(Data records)
━━━━━━━━━━

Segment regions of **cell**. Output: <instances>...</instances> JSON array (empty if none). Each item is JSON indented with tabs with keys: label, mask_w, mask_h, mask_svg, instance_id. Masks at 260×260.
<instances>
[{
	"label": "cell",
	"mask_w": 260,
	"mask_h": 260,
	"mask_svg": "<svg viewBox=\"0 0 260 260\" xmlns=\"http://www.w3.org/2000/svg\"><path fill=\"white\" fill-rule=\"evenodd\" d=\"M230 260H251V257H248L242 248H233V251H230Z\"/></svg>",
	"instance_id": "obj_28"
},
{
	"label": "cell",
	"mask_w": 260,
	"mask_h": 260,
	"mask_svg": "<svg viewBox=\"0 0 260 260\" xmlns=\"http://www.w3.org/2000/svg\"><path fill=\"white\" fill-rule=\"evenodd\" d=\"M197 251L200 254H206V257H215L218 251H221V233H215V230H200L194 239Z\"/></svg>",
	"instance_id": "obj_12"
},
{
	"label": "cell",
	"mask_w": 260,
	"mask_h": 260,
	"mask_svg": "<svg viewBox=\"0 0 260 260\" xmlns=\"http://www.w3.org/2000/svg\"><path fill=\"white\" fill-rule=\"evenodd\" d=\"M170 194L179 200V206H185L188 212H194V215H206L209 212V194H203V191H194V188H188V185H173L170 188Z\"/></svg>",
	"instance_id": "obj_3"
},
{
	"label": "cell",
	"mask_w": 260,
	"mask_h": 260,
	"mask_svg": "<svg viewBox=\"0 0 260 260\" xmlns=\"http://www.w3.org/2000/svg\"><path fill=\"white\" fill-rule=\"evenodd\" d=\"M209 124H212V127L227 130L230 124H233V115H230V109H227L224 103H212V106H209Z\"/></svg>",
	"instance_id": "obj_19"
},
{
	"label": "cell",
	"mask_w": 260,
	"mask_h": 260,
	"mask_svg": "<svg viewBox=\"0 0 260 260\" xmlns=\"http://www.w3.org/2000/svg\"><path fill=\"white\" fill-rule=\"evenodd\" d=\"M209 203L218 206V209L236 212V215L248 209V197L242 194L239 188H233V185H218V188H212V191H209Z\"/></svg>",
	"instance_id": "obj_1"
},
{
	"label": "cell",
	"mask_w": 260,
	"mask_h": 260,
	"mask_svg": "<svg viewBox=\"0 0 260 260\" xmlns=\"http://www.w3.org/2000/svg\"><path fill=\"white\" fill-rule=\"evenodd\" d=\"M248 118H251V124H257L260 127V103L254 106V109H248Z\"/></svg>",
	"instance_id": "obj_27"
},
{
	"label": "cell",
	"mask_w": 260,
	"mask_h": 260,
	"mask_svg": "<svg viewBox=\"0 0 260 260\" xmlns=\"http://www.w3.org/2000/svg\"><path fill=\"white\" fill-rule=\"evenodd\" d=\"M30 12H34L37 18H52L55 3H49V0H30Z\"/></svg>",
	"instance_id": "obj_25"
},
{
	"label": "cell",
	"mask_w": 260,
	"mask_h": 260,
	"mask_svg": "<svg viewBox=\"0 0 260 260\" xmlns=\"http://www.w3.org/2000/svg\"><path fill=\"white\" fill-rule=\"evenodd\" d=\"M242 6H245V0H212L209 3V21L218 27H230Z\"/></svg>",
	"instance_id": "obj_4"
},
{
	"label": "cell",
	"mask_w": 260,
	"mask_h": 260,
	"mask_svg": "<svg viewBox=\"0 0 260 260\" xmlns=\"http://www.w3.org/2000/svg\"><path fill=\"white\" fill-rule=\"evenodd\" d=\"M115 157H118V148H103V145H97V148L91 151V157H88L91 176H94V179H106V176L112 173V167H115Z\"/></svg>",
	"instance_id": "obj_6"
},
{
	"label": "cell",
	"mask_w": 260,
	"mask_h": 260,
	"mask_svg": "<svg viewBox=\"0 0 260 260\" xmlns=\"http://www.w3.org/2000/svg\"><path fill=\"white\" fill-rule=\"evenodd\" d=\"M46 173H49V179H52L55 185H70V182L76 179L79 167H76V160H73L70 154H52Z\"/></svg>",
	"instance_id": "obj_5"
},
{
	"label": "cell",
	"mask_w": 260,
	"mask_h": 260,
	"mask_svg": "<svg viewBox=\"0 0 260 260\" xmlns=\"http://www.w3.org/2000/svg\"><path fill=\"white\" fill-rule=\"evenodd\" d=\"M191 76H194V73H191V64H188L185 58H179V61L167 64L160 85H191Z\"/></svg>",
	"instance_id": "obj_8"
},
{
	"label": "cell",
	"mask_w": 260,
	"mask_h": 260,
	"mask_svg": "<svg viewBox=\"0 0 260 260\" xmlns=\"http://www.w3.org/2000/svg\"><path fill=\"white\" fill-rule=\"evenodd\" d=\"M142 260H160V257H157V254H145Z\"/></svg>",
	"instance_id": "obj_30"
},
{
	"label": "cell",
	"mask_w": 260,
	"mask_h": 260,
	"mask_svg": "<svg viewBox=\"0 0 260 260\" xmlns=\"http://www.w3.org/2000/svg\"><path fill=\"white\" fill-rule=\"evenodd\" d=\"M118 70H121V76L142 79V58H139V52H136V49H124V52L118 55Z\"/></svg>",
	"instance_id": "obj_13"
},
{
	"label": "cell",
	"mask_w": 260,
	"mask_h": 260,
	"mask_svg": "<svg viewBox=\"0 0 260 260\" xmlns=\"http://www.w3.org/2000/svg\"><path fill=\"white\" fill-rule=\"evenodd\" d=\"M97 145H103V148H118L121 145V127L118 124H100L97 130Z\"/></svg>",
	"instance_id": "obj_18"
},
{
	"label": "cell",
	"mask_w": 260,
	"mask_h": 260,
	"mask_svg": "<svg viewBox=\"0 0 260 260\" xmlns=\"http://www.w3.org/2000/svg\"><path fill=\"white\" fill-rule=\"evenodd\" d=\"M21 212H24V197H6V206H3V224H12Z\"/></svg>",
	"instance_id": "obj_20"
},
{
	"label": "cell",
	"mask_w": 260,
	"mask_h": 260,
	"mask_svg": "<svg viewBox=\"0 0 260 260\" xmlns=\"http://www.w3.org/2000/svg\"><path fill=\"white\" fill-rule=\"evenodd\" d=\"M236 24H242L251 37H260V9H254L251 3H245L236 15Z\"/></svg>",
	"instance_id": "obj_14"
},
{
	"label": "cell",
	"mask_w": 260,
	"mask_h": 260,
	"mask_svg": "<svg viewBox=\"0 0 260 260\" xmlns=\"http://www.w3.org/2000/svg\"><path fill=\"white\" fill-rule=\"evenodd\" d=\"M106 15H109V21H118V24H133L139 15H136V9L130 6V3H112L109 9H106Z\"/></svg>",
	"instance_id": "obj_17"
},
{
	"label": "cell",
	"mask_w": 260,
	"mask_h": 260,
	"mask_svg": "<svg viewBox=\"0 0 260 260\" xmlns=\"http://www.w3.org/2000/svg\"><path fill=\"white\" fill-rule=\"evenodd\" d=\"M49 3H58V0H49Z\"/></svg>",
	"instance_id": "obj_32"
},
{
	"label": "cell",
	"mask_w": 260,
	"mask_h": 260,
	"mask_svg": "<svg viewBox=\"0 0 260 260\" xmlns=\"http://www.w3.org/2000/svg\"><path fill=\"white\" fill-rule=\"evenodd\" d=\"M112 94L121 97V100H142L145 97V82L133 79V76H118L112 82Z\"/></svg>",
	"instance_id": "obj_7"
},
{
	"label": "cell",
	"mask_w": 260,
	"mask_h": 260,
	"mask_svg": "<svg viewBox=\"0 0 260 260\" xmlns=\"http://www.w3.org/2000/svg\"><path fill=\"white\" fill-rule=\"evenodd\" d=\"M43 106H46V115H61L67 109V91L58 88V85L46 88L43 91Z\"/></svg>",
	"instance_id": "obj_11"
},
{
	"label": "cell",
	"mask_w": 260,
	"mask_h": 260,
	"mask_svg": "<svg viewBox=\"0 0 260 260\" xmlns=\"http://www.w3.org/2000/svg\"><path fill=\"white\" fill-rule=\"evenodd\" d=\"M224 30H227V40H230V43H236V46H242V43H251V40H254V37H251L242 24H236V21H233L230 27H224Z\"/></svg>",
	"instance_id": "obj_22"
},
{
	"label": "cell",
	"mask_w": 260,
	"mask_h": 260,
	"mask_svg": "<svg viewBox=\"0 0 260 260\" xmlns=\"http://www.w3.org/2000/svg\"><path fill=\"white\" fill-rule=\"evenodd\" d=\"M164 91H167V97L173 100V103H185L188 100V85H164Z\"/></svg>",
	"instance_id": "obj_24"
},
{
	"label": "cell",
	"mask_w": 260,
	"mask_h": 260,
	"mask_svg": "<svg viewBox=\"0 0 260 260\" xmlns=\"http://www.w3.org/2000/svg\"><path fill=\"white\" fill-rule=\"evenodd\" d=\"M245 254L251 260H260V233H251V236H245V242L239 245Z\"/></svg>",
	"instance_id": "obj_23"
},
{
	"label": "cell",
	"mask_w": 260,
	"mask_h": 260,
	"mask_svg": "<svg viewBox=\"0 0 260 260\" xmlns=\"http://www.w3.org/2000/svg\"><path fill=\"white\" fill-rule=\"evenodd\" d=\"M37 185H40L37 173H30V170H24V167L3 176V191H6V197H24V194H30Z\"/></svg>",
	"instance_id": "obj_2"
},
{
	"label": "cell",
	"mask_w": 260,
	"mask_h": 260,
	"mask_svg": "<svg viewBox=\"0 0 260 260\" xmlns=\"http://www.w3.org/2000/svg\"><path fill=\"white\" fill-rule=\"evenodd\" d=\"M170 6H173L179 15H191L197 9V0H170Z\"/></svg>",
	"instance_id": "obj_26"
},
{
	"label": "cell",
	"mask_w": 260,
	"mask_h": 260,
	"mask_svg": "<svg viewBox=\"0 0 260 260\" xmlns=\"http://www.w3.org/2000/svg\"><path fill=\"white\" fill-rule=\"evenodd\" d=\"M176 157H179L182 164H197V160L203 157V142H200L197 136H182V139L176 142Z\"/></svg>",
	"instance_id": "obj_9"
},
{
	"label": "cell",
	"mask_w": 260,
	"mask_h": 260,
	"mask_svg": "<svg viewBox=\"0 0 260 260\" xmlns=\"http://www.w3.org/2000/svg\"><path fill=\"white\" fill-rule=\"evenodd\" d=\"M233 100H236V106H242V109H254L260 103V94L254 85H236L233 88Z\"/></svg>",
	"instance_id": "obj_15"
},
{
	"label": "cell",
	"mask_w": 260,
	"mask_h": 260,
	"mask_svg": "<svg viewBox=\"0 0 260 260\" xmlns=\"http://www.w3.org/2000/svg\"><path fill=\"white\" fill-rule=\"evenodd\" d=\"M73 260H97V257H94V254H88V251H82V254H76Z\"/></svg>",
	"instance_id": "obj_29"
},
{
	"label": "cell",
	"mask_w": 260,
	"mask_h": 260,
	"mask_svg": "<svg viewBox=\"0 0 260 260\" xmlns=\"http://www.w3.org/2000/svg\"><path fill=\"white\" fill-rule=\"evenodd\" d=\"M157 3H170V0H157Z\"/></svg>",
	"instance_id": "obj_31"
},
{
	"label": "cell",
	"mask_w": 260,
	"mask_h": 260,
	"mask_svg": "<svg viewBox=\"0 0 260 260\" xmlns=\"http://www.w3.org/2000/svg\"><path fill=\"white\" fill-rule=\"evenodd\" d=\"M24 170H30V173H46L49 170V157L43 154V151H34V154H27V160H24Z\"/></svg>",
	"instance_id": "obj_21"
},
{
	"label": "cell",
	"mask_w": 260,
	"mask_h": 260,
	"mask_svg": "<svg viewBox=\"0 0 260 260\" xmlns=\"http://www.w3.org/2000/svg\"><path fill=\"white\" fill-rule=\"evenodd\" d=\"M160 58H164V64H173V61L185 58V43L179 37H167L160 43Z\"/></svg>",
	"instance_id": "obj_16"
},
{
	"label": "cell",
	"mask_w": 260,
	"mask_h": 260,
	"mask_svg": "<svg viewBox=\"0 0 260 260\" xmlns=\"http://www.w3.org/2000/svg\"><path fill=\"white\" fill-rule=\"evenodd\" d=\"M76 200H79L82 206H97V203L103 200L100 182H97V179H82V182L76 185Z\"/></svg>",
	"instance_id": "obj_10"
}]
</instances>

━━━━━━━━━━

— JOB —
Select each line above that contains the string "instances", and copy those lines.

— EXERCISE OUTPUT —
Segment regions of **cell**. Output: <instances>...</instances> JSON array (empty if none). Each item is JSON indented with tabs with keys: label, mask_w, mask_h, mask_svg, instance_id. Masks at 260×260.
<instances>
</instances>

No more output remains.